> _任务 1_: 判断下列关于字符串拆分组合的节选的三项陈述是否与文本相符：(a) 文中给出的 Java 解法采用递归实现；(b) Python 实现从 itertools 导入 combinations；(c) 文中称 Java 解法根据索引计算出下一个组合。每项请回答“是”或“否”，并原样引用文本中起决定作用的文字。

可能有人想要另一种非递归且不占用内存来保存列表的解决方案:
public static List<List<String>> substrings(final String input) {
if(input.isEmpty())
return Collections.emptyList();
final int size = 1 << (input.length()-1);
return new AbstractList<List<String>>() {
@Override
public List<String> get(int index) {
List<String> entry = new ArrayList<>();
int last = 0;
while(true) {
int next = Integer.numberOfTrailingZeros(index >> last)+last+1;
if(next == last+33)
break;
entry.add(input.substring(last, next));
last = next;
}
entry.add(input.substring(last));
return entry;
}
@Override
public int size() {
return size;
}
};
}
public static void main(String[] args) {
System.out.println(substrings("java"));
}
输出:
[[java], [j, ava], [ja, va], [j, a, va], [jav, a], [j, av, a], [ja, v, a], [j, a, v, a]]
它只是根据其索引计算出下一个组合。
为了防止有人在 python 中寻找相同的算法,这里是 Python 中的实现:
from itertools import combinations
def compositions(s):
n = len(s)
for k in range(n):
for c in combinations(range(1, n), k):
yield tuple(s[i:j] for i, j in zip((0,) + c, c + (n,)))
工作原理示例:
>>> for x in compositions('abcd'):
... print(x)
('abcd',)
('a', 'bcd')
('ab', 'cd')
('abc', 'd')
('a', 'b', 'cd')
('a', 'bc', 'd')
('ab', 'c', 'd')
('a', 'b', 'c', 'd')
稍加修改即可生成不同顺序的合成:
def compositions(s):
n = len(s)
for k in range(n):
for c in itertools.combinations(range(n - 1, 0, -1), k):
yield tuple(s[i:j] for i, j in zip((0,) + c[::-1], c[::-1] + (n,)))
它会给你这个:
>>> for x in compositions('abcd'):
... print(x)
('abcd',)
('abc', 'd')
('ab', 'cd')
('a', 'bcd')
('ab', 'c', 'd')
('a', 'bc', 'd')
('a', 'b', 'cd')
('a', 'b', 'c', 'd')

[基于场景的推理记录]

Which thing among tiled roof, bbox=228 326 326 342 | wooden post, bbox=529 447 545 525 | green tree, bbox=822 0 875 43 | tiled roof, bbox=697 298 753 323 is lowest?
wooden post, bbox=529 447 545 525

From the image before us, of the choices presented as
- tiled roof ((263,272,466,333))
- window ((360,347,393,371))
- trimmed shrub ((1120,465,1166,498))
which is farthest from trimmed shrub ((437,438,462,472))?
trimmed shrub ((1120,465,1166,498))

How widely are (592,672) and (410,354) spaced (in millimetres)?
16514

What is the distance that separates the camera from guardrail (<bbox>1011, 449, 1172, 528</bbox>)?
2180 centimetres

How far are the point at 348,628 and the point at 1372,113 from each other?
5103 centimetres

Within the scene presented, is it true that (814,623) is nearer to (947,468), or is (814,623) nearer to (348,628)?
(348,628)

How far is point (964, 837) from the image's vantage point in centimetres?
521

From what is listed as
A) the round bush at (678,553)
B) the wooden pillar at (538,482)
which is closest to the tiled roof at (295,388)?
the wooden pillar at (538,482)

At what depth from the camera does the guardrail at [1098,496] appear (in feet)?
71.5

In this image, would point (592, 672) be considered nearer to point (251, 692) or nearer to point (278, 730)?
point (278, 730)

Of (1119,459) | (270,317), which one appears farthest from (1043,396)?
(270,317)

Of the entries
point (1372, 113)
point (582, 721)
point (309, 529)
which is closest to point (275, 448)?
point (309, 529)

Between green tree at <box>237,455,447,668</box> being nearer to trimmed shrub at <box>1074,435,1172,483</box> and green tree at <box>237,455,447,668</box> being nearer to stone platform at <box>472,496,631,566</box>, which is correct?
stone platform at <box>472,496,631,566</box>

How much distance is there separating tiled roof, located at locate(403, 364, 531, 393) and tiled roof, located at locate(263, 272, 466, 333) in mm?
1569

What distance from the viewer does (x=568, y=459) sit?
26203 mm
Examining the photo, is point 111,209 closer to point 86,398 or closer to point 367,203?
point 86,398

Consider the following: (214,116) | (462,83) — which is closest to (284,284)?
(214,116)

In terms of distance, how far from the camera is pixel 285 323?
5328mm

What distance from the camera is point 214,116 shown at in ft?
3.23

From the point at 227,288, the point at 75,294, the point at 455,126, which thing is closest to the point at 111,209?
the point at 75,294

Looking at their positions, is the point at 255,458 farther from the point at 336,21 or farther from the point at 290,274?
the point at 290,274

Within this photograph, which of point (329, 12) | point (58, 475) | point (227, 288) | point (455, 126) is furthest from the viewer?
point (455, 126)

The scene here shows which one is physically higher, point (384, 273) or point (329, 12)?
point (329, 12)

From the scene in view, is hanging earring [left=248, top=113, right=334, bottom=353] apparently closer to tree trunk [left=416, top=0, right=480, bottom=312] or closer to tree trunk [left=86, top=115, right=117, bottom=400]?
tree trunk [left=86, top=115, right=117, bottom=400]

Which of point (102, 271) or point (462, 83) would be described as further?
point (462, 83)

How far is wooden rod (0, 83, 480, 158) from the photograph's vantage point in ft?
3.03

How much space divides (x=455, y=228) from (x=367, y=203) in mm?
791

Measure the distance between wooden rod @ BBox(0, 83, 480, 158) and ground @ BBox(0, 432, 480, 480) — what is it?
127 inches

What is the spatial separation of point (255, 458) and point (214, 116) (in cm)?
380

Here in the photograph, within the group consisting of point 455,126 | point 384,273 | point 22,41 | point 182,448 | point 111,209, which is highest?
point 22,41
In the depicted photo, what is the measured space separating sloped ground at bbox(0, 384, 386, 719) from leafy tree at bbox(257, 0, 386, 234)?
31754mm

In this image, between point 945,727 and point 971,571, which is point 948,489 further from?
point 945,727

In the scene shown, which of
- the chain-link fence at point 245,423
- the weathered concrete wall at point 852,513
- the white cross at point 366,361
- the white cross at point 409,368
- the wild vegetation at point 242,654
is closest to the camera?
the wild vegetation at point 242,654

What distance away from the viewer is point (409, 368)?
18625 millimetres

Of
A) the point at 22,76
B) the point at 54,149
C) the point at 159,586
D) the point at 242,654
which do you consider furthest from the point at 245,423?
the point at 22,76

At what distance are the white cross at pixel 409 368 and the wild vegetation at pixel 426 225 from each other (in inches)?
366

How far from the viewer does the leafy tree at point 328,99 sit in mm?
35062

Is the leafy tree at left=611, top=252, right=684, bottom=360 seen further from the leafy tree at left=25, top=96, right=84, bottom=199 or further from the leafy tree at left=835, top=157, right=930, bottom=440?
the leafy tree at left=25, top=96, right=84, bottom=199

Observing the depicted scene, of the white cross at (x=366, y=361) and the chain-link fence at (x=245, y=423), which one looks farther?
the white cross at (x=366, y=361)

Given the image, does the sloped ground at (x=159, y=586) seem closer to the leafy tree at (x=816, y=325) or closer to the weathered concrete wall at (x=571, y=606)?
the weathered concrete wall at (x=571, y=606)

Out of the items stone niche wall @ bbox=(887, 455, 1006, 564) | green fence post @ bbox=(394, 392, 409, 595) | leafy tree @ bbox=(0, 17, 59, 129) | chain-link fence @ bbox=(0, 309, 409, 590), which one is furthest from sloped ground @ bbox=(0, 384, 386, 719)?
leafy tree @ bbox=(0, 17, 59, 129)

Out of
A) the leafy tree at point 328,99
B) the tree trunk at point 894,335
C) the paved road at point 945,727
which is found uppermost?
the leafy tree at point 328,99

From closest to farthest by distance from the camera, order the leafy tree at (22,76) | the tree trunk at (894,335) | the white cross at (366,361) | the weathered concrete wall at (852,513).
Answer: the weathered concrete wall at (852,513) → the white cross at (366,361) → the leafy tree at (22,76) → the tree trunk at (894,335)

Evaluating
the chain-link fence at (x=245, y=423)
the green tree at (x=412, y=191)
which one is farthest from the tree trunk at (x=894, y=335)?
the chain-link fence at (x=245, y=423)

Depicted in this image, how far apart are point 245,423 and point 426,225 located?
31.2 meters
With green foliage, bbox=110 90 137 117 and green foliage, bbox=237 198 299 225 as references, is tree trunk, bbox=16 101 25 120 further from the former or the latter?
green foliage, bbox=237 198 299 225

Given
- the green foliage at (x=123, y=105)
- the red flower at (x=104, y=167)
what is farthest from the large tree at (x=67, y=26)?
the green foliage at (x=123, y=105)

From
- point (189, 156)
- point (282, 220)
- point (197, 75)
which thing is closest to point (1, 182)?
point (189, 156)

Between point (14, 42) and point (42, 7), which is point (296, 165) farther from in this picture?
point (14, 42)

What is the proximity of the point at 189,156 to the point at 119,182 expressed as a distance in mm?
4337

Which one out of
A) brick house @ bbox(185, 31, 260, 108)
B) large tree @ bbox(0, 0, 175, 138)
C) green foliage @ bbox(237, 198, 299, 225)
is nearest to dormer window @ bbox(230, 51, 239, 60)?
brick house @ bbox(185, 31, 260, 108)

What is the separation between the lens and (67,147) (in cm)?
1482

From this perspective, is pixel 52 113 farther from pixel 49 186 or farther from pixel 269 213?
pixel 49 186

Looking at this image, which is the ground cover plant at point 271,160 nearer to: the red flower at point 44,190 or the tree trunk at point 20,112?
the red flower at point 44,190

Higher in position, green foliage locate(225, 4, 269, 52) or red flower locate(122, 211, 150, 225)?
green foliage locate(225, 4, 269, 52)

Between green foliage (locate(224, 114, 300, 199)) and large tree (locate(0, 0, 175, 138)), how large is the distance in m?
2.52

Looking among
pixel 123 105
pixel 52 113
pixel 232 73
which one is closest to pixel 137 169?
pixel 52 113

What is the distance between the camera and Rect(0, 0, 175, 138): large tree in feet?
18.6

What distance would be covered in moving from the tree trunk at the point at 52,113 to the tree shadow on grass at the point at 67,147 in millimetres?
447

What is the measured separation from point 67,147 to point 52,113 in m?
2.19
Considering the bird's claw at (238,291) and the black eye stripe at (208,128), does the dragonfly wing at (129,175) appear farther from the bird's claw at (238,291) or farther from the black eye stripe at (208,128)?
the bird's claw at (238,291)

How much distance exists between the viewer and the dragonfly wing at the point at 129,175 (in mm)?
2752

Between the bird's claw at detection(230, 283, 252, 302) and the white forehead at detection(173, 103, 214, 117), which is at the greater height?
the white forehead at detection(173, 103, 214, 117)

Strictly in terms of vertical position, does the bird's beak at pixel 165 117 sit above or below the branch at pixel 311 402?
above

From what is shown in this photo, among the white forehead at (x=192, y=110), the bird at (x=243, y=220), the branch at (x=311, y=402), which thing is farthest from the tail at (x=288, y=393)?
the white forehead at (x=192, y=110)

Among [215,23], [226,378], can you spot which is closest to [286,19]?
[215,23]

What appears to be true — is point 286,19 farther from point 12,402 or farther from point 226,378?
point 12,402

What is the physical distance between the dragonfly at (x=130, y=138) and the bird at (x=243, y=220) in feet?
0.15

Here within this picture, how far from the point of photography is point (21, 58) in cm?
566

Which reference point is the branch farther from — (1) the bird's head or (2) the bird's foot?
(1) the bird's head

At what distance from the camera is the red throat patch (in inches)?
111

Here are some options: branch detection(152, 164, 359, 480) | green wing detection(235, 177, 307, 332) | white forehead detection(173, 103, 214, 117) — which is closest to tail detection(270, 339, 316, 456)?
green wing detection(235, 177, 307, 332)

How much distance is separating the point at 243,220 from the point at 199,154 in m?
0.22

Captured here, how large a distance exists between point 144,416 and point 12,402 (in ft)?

> _任务 2_: 请统计上方列表中含有字符串“shown”的行数，仅给出数字。

> _完整答案 1_:
(a) 否。“可能有人想要另一种非递归且不占用内存来保存列表的解决方案”
(b) 是。“from itertools import combinations”
(c) 是。“它只是根据其索引计算出下一个组合。”

> _完整答案 2_: 3